I got in a bit of a heated discussion yesterday about dress codes and school uniforms (big shocker: I'm against both) and it got me to thinking about the ways in which my style is constrained (and expanded) by my job. I work in a professional environment with a business casual culture, heavy on the casual. There are lots of khakis and polo shirts here, and I often see non-Friday jeans. Overall, I'd say my clothes are on the upper end of the spectrum here. And I make certain sacrifices, or compromises, to make sure that's the case. I do try to dress well, and professionally, as part of the image I want to project.
On the other hand, though, there are several "professional dress" style choices that I just refuse to make, at least unless or until I absolutely have to. Mostly, I've been able to get away with these refusals to compromise, at least so far. That may change, though I doubt it will change in my current job.
Want to break it down?
Today, I am wearing a pretty typical summer work outfit:
-blue and white patterned silk skirt (thrifted)
-navy Land's Cap Sleeve Lightweight Cotton Modal Drape Top
-teal Ralph Lauren belt (thrifted)
-bronze Me Too wedges (Nordstrom Rack)
-teal and blue beaded cuff bracelet (no idea)
To me, the compromises I'm making when wearing this are obvious, but probably not so much to the outside observer. This whole silhouette, with the knee length, a-line skirt, fitted top, and sensible shoes, reads to me as "work." Though I like these pieces, and like the way this looks, it's not something I'd probably wear in a non-work situation. The color palette is also subdued, reading as professional to my eye. It's modest, covering thighs and shoulders, not showing any cleavage. I am wearing subtle, work-appropriate makeup. I shave my legs and armpits. Because I work in a crowded cubicle, I don't wear scented products or perfume to work. These are all compromises, things I might choose to do differently in a non-work environment.
What may be more easy to spot are the compromises I am refusing to make, or at least refusing to make so far.The most obvious one, I think, is that I don't make any effort to cover my tattoos.
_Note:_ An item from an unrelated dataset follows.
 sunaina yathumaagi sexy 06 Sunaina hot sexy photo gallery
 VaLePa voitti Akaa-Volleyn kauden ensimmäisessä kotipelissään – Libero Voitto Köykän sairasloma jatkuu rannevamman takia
I have a tattoo on my foot, one on my inner ankle, and one on my upper arm, all of which I show at work. Another obvious one is my hair--I wear it long, usually loose, and most often, untamed. I occasionally beat it into blow-dried submission, but not that often. I also have obvious and often fly-away grays. It's not a particularly "professional" hairstyle. Other things are less clear--for example, what I am wearing on top here, and what I typically wear on top, is a knitted shirt. It's pretty much a t-shirt. I really dislike how I look and feel in button downs and/or blazers, so I avoid them whenever possible. I have a pile of t-shirts I would't wear to work, of course, but one like this, which is in good shape, a nice cut, and an unfaded color? I wear them all the time. I also get a lot of my clothes at the thrift store, which may not be clear by looking at me, but is a fairly non-typical way of building a professional wardrobe.
Right now, I think I'm striking a good balance. I think I look good at work, but I also free like I'm being true to myself. Striking that balance is absolutely my goal.